Nor are the non-readers the Supreme Court justices, who will be asked today, Monday, by the government to approve another method of forced removal of West Bank Palestinian communities and the demolition of their homes. (My apologies to my friends attorneys Tawfik Jabarin and Neta Amar Schiff, who filed the petitions against the order to destroy the communities of Jabal al-Baba east of Jerusalem and Ein al-Hilweh and Umm Jamal in the northern Jordan Valley: I won’t be able to attend the court proceedings because I have to go to the ghost town of Hebron). The justices, as non-readers in the past, have already proven that they are groupies of former Justice Minister Ayelet Shaked, even before Ayelet Shaked and her war against the justice system were invented.

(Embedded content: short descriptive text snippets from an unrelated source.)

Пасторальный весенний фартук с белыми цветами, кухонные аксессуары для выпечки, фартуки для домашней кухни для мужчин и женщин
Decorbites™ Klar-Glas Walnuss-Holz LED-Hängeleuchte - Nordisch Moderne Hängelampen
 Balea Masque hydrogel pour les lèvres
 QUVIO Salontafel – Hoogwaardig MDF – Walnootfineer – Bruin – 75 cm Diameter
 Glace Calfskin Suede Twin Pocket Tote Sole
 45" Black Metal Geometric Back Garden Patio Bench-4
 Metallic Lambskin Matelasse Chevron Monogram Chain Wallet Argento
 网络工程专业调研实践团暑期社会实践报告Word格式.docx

I saw you, my non-readers, during a rare visit to Tel Aviv a few days ago, between Dizengoff and Allenby Streets. How pleasant and welcoming this city is, what an atmosphere of freedom and serenity it radiates. Even the summer humidity doesn’t spoil it. You, my designated non-readers, represent many others and definitely not only in Tel Aviv, whose life experiences and education enable them to understand that denying liberty to the “other” is wrong. And also a two-edged sword.
Ethiopian Israelis, feminists, LGBTQ people, Arab Jews, second- and third-generation descendants of Holocaust survivors, cottage-cheese warriors, students and teachers of history and philosophy. I once expected them and others to make their voices heard, to oppose the evil. Not to be blinded by the gains yielded by evil, but to join the few who do dare to resist and thereby increase their numbers and power. And because I have given up, I am writing not to them, and not-writing to them.